Thank for the comment. We mainly performed PCR testing for TERT promoter mutation in thyroid cancer cases presenting with large tumor sizes showing aggressive behavior, which might lead to selection bias. Subsequent studies that include a larger number of thyroid cancer cases with a wider morphological spectrum should be performed to further validate the findings presented in this study.
We have added it to the manuscript (line 341-345).
- This study provided a detailed methodologic illustration expect for the pathotyping of tissue slides. However, TERT promoter mutation is a rare genetic event in PTMC for instance. Therefore, the deep learning prediction will be made more accurate if a subgroup analysis were performed.
Thank you for the comment. If the number of thyroid cancer cases were sufficient for the subclassification into histologic subtypes, the deep learning prediction can be conducted on each subtype and analyze performance according to the subgroup. In future works, we absolutely do consider the subgroup analysis after we collect a large number of cases. We have added it to the manuscript (line 346-349).
- Line 93-98: Since there exists the intratumoral heterogeneity in thyroid cancer, the expression status and abundance of TERT promoter mutation could be different in distinct tumor area, I suggest that the author could validate the target gene expression through IHC staining.
Unfortunately, we do not have TERT promoter IHC in our pathology lab. However, targeted next-generation sequencing was performed in 5 out of 13 TERT promoter mutant thyroid cancer cases in out cohort. In NGS analysis, TERT promoter mutations in four of the five cases who underwent targeted next-generation sequencing were found to be clonal events after considering tumor cellularity and variant allele frequency of the TERT promoter mutation (data not included), with only one case having a TERT promoter mutation determined to be a subclonal event.
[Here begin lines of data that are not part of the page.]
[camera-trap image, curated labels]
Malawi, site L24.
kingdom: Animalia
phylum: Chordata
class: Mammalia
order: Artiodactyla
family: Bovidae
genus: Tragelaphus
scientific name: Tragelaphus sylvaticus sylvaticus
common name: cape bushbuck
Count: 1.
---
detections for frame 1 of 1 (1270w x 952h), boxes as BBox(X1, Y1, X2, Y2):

We have added it to the manuscript (line 350-355).
Author Response File: Author Response.docx
Round 2
Reviewer 1 Report
In the revised manuscript, the authors have not addressed the questions. The case number is still too low to train a deep learning system. The other mutated genes also contribute to the morphology, which disturb the deep learning system big time. For these reasons, it is not possible for this kind of deep learning to be applicable in clinic to replace the PCR, plus PCR is not expensive at all. I still don't see the clinical significance of this work.
Reviewer 3 Report
This manuscript has been more or less amended. I think this research is slightly applealing. However, the scientific value still remains to be improved.